After executing the code in this cell, you should see a file called “distance_table.db” in the same folder as your Jupyter Notebook. This file contains the distance table we created. To open it and see its content, I recommend downloading and using the program “DB Browser for SQLite”. It is a very simple, open-source program to create, edit, and visualize database files.

In “DB Browser for SQLite”, after opening the file, click on “Browse Data” and you should be able to see the table there:

Notice that the destinations are not treated as indices here. Instead, they have been assigned their own column.

Getting Data Back from Database to DataFrame:

Here we are connecting to the database the same way we connected when storing the data. We will need to create a cursor so we can use the execute command and within it, write the SQL statement that will select all the content of ‘distance_table’: "SELECT * FROM distance_table". The asterisk is used to indicate that it needs to select all the contents of the table.

In the next line, we are going to create a DataFrame named df2. In the first argument that we pass to the DataFrame method, we indicate that all the selected data from the database is going to be turned into a DataFrame by using cursor.fetchall(). In the second argument we will extract the column names from the database and assign them to our DataFrame. Without this parameter, we would get a DataFrame with no column names.

Once you run this code, the df2 DataFrame will look like this:

With this information, you can now create your own distance table that will help you in whatever logistics projects you might have.

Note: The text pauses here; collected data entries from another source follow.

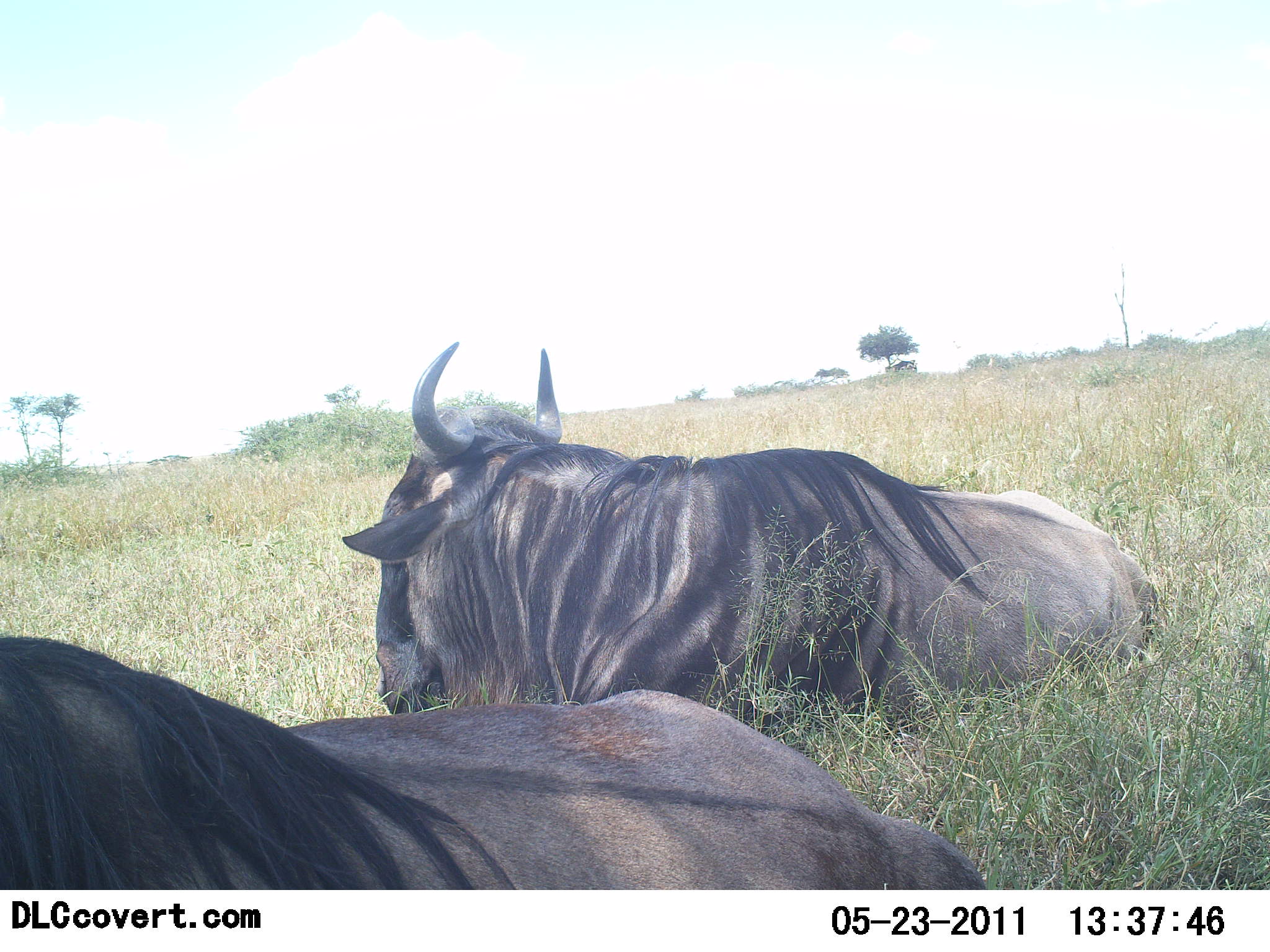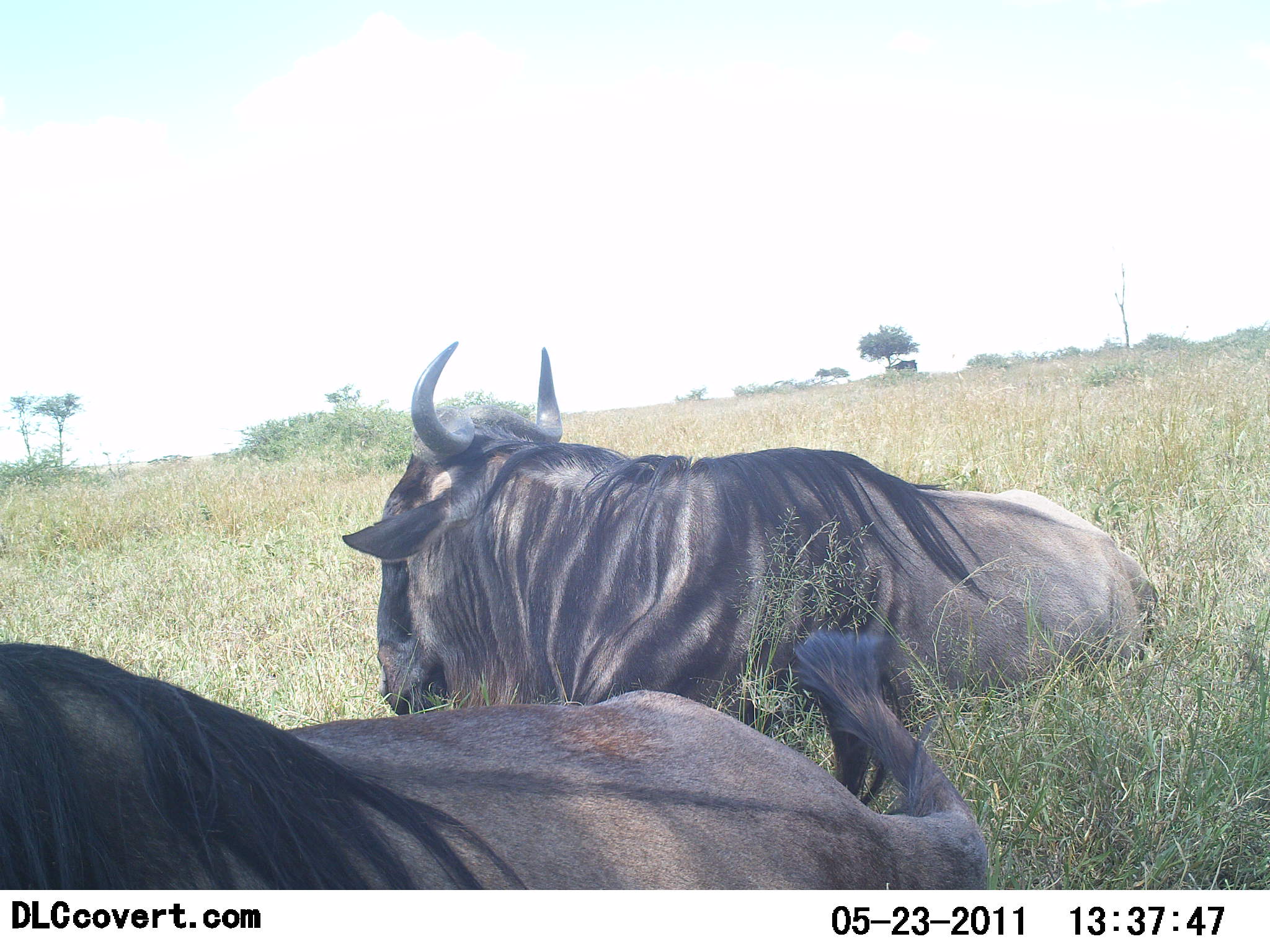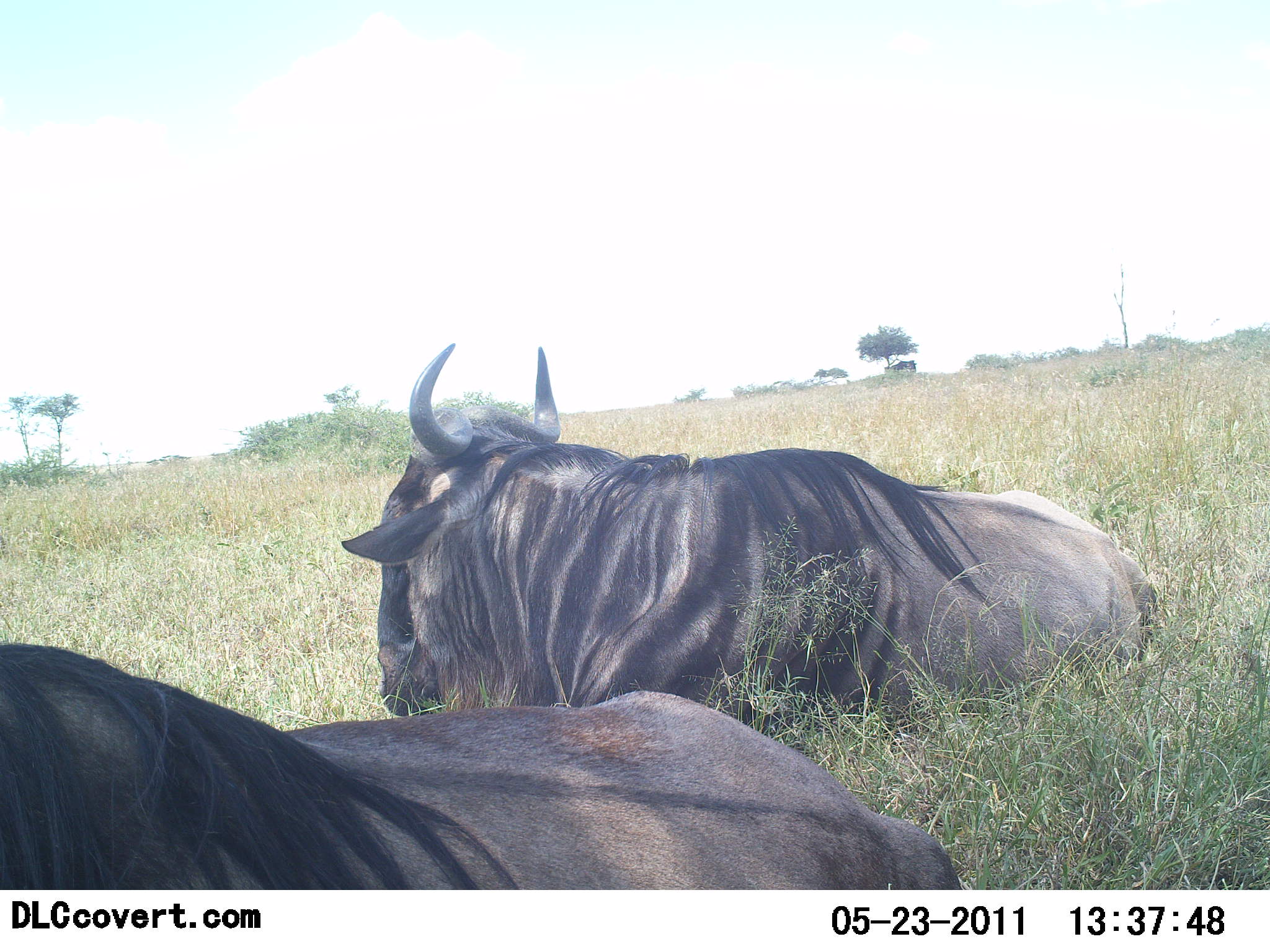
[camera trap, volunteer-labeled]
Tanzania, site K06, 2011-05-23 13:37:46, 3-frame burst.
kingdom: Animalia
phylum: Chordata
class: Mammalia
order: Artiodactyla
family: Bovidae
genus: Connochaetes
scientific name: Connochaetes taurinus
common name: blue wildebeest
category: wildebeest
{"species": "wildebeest (blue wildebeest) (Connochaetes taurinus)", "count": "2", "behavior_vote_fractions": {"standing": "0%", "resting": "100%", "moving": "0%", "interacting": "0%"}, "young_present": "0%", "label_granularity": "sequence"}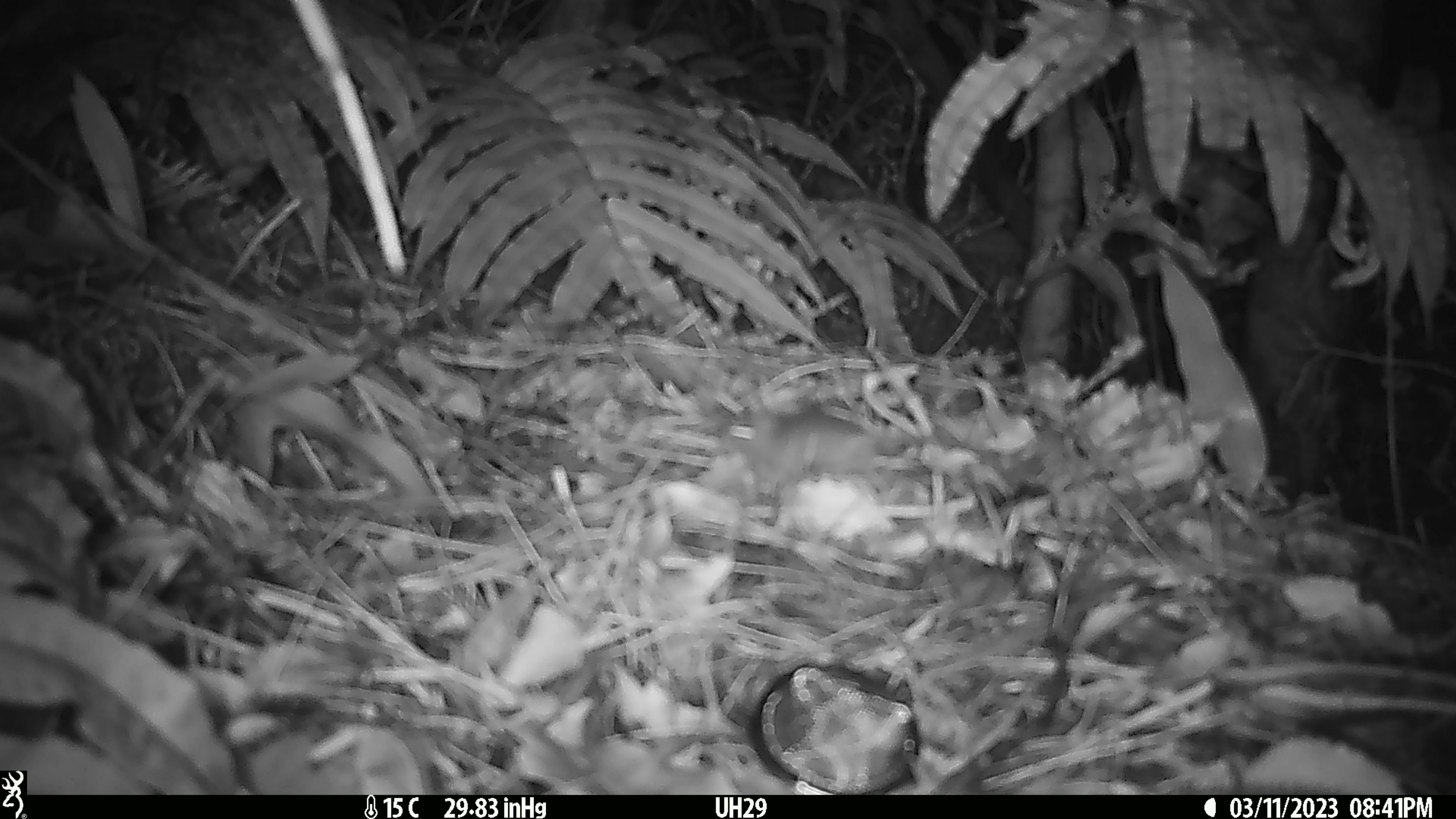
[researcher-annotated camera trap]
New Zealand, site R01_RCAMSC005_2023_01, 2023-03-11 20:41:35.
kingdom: Animalia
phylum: Chordata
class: Mammalia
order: Rodentia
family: Muridae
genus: Mus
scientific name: Mus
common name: mouse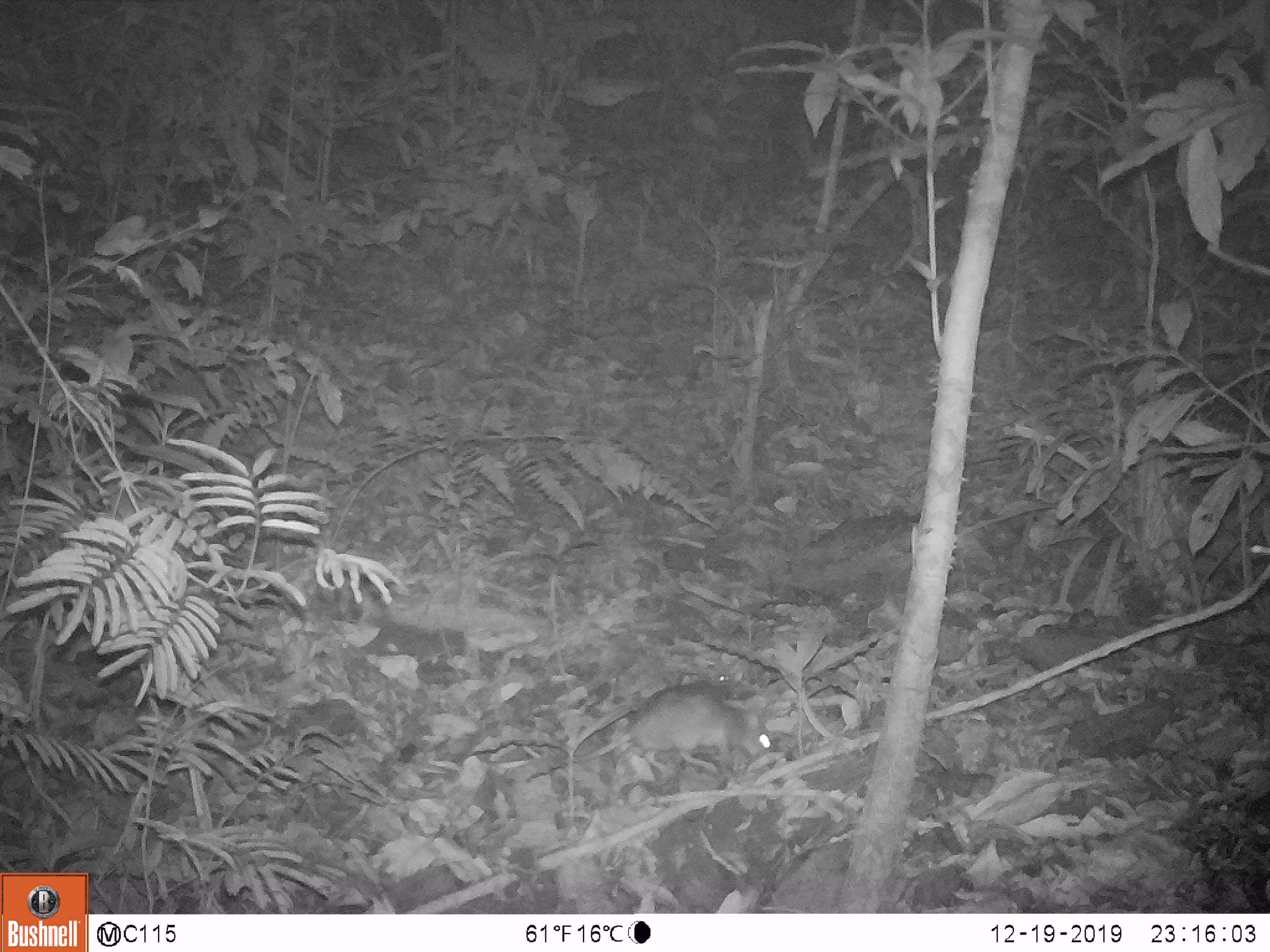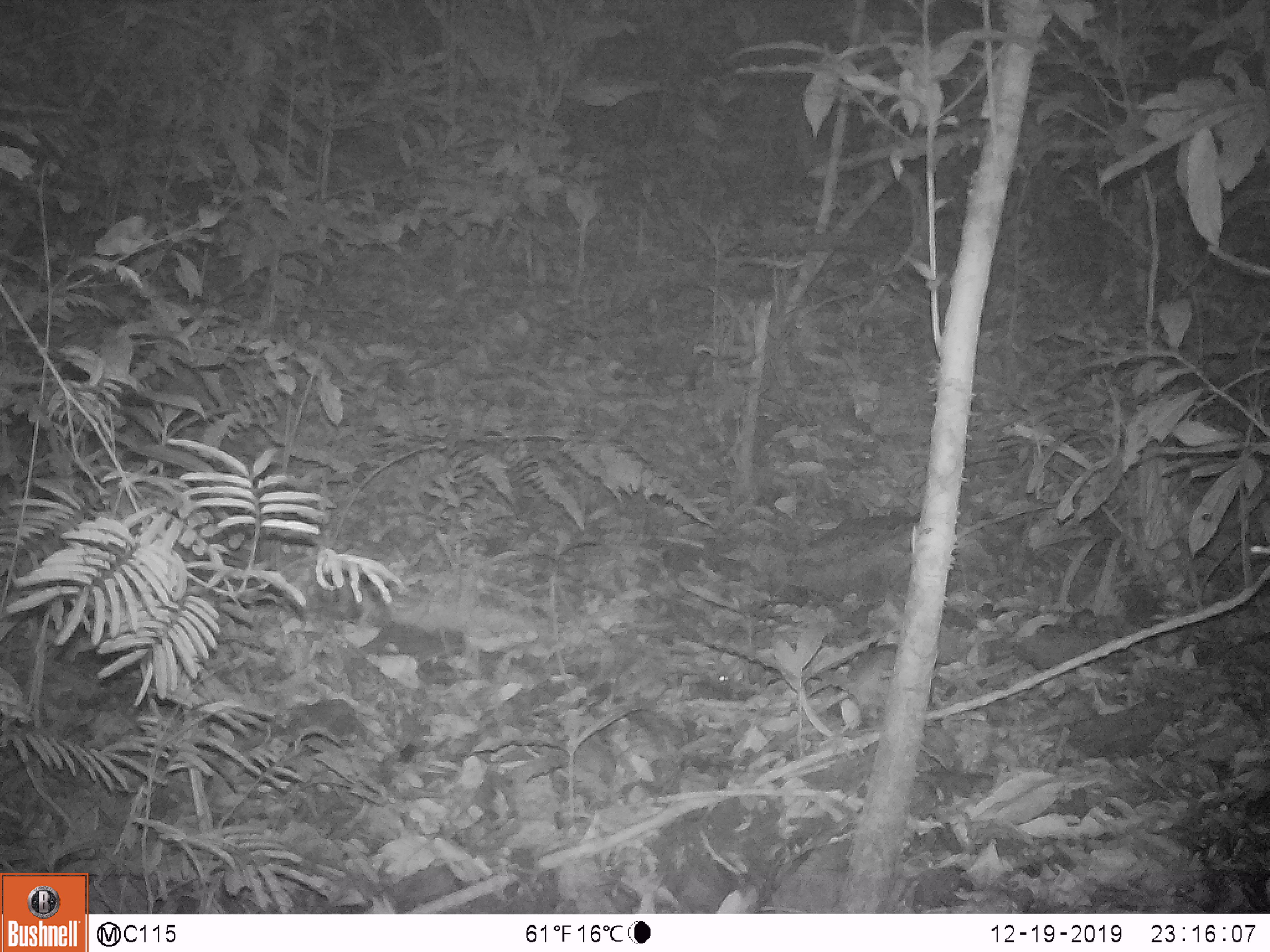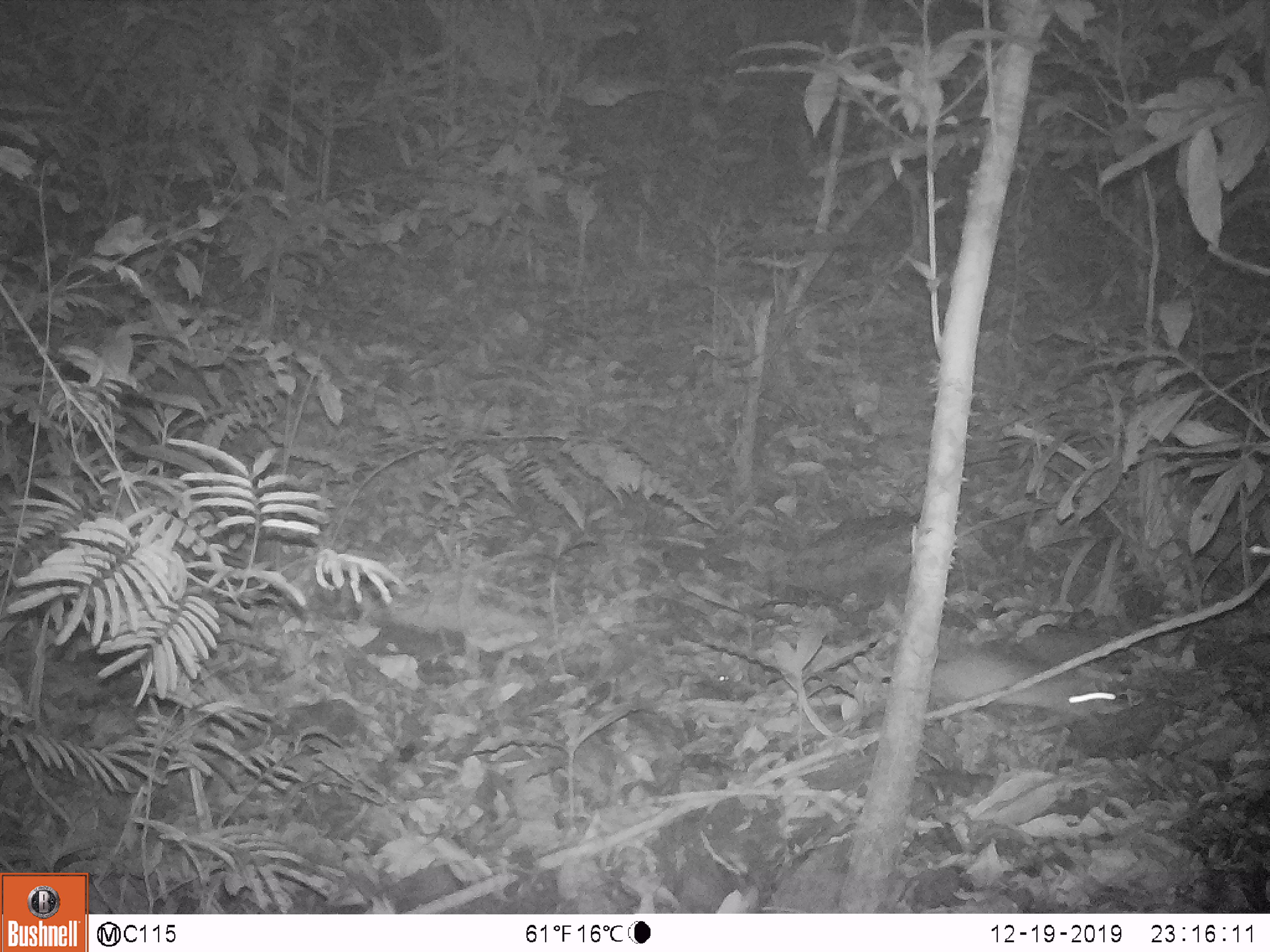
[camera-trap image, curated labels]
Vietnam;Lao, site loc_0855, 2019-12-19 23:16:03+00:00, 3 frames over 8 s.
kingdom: Animalia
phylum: Chordata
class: Mammalia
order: Rodentia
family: Muridae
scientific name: Muridae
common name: old-world mice and rats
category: unidentified murid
Unidentified murid (old-world mice and rats) (Muridae). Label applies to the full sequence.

I hope you have found this article both interesting and useful! Please leave any comments or questions you might have in the comments section below.

Bonus Info:

  • In the Jupyter Notebook, you will find a cell with a function called add_location. This function will save time at the moment of adding origins and destinations to the API call. You will just need two arguments: the first one is the name of the text file where you will be adding the location and the second one is the location (which can be in the format of an address, coordinates or place ID). Both arguments must be strings. If the file does not exist, the function will create it and add the location. If the file does exist, it will add the location and make sure it is separated by a pipe (|). Additionally, if you reach the limit of 25 locations, the function will notify you and will not allow you to keep adding locations to that file since the API call would not accept more than 25 origins or destinations.